The US government has said it will suspend its ‘Cash for Clunkers’ program as the program’s US$3bn budget has run dry.
The program will end at 20:00hrs on August 24, by which time all applications for the rebates must be submitted.
The scheme has provided a considerable temporary boost to sales in the US market this month and JD Power estimates that the month of August will see a recovery of the US total light vehicle market’s seasonally adjusted annual running rate (SAAR) to 12.2m units.
However, there are concerns that the scheme merely brought forward sales and that its ending may result in a market drop.
The Transportation Department said it thought enough money would be left to continue accepting submissions until the Monday deadline, based on conservative estimates of valid transactions to date.

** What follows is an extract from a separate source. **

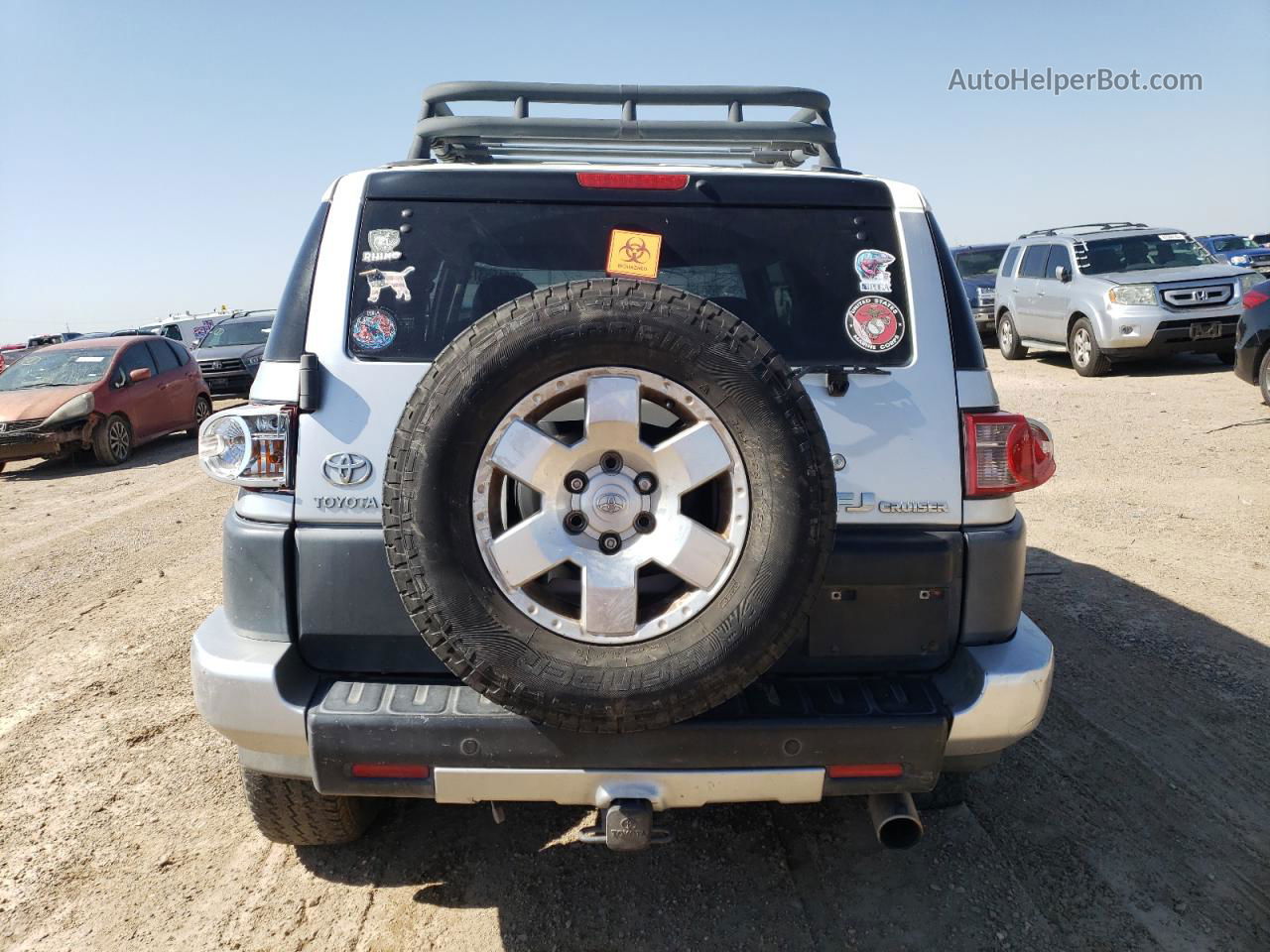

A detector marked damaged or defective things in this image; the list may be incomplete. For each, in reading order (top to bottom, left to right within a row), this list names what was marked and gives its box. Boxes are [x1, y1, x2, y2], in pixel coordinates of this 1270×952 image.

Dealers have worried that the program will run out of money before they are reimbursed for discounts given to car buyers on qualifying transactions.
A New York dealership group has said that hundreds of its members had stopped doing clunker transactions because of delays in getting reimbursed by the federal government.
Addressing dealer concerns, GM has said it will provide cash advances to dealers to cover clunker rebates while they are being processed by the government, which has had difficulty keeping up with the volume of consumers drawn to the program.
The cash advances are intended to provide liquidity to dealerships while they wait to be reimbursed by the government, GM said.
“Our sales performance in the past two months has exceeded our internal forecast by over 60,000 vehicles, largely driven by the CARS [clunkers] stimulus program,” said Mark LaNeve, VP of U.S. Sales.
“We want to do all we can to provide customers with timely new vehicle deliveries and dealers the liquidity they need to run their businesses. This will continue the sales momentum of our new fuel-efficient vehicles such as the Chevrolet Cobalt, Equinox and Buick Enclave.”